E. Audit Requirements:

• Uniform Administrative Requirements for HHS Awards, “Audit Requirements,” at 45 CFR part 75 subpart F, at the time of this publication located at
https://www.govinfo.gov/​content/​pkg/​CFR-2021-title45-vol1/​pdf/​CFR-2021-title45-vol1-part75-subpartF.pdf.

F. As of August 13, 2020, 2 CFR 200 was updated to include a prohibition on certain telecommunications and video surveillance services or equipment. This prohibition is described in 2 CFR 200.216. This will also be described in the terms and conditions of every IHS grant and cooperative agreement awarded on or after August 13, 2020.

2. Indirect Costs

This section applies if the awardee requests reimbursement of IDC in their application budget. In accordance with HHS Grants Policy Statement, Part II-27, the IHS requires applicants to obtain a current IDC rate agreement and submit it to the DGM prior to the DGM issuing an award. The rate agreement must be prepared in accordance with the applicable cost principles and guidance as provided by the cognizant agency or office. A current rate covers the applicable grant activities under the current award’s budget period. If the current rate agreement is not on file with the DGM at the time of award, the IDC portion of the budget will be restricted. The restrictions remain in place until the current rate agreement is provided to the DGM.

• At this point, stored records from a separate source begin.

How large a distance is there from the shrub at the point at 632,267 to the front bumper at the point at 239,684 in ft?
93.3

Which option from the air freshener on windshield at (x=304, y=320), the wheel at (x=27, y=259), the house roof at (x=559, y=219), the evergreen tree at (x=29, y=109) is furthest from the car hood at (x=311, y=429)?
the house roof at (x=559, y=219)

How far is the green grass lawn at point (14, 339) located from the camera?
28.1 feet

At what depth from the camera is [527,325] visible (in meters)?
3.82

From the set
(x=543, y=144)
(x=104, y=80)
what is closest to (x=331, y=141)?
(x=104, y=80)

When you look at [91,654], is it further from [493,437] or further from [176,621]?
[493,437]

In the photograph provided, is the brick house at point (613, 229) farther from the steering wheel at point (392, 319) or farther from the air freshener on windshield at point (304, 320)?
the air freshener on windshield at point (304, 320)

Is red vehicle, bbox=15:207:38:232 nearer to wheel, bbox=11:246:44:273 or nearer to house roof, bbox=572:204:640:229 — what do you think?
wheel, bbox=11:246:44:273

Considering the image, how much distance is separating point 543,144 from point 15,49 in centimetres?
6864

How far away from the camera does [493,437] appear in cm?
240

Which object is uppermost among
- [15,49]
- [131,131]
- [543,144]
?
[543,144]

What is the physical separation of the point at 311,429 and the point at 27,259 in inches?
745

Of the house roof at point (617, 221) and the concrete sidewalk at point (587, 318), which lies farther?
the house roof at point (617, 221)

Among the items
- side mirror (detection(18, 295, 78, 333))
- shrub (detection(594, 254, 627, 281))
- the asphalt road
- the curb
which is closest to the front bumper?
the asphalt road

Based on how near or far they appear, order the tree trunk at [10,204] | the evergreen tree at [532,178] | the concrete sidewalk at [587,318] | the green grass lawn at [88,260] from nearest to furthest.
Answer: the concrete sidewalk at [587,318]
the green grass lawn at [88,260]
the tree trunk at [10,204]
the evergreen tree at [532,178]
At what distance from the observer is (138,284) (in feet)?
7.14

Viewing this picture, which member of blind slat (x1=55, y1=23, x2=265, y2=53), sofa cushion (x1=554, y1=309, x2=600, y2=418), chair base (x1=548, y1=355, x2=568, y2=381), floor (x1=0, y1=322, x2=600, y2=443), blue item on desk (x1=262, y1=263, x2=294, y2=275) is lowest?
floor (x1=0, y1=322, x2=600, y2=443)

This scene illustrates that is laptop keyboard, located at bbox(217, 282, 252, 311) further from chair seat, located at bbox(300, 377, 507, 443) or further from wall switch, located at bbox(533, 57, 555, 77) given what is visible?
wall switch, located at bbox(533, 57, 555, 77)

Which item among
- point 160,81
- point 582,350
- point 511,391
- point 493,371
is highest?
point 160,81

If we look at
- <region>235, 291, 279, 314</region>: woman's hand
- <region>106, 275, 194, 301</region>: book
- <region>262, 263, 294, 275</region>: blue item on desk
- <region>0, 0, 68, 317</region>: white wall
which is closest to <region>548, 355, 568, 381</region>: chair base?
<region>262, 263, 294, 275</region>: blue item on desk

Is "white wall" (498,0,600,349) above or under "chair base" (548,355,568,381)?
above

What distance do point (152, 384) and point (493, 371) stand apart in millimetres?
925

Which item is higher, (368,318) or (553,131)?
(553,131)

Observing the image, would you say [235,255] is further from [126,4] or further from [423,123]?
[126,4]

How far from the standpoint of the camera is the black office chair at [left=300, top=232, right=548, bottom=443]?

Per 45 CFR 75.414(f) Indirect (F&A) costs, “any non-Federal entity (NFE) [
i.e.,
applicant] that has never received a negotiated indirect cost rate, . . . may elect to charge a de minimis rate of 10 percent of modified total direct costs which may be used indefinitely. As described in Section 75.403, costs must be consistently charged as either indirect or direct costs, but may not be double charged or inconsistently charged as both. If chosen, this methodology once elected must be used consistently for all Federal awards until such time as the NFE chooses to negotiate for a rate, which the NFE may apply to do at any time.”

Electing to charge a de minimis rate of 10 percent can be used by applicants that have received an approved negotiated indirect cost rate from HHS or another cognizant Federal agency. Applicants awaiting approval of their indirect cost proposal may request the 10 percent de minimis rate. When the applicant chooses this method, costs included in the indirect cost pool must not be charged as direct costs to the grant.

Available funds are inclusive of direct and appropriate indirect costs. Approved indirect funds are awarded as part of the award amount, and no additional funds will be provided.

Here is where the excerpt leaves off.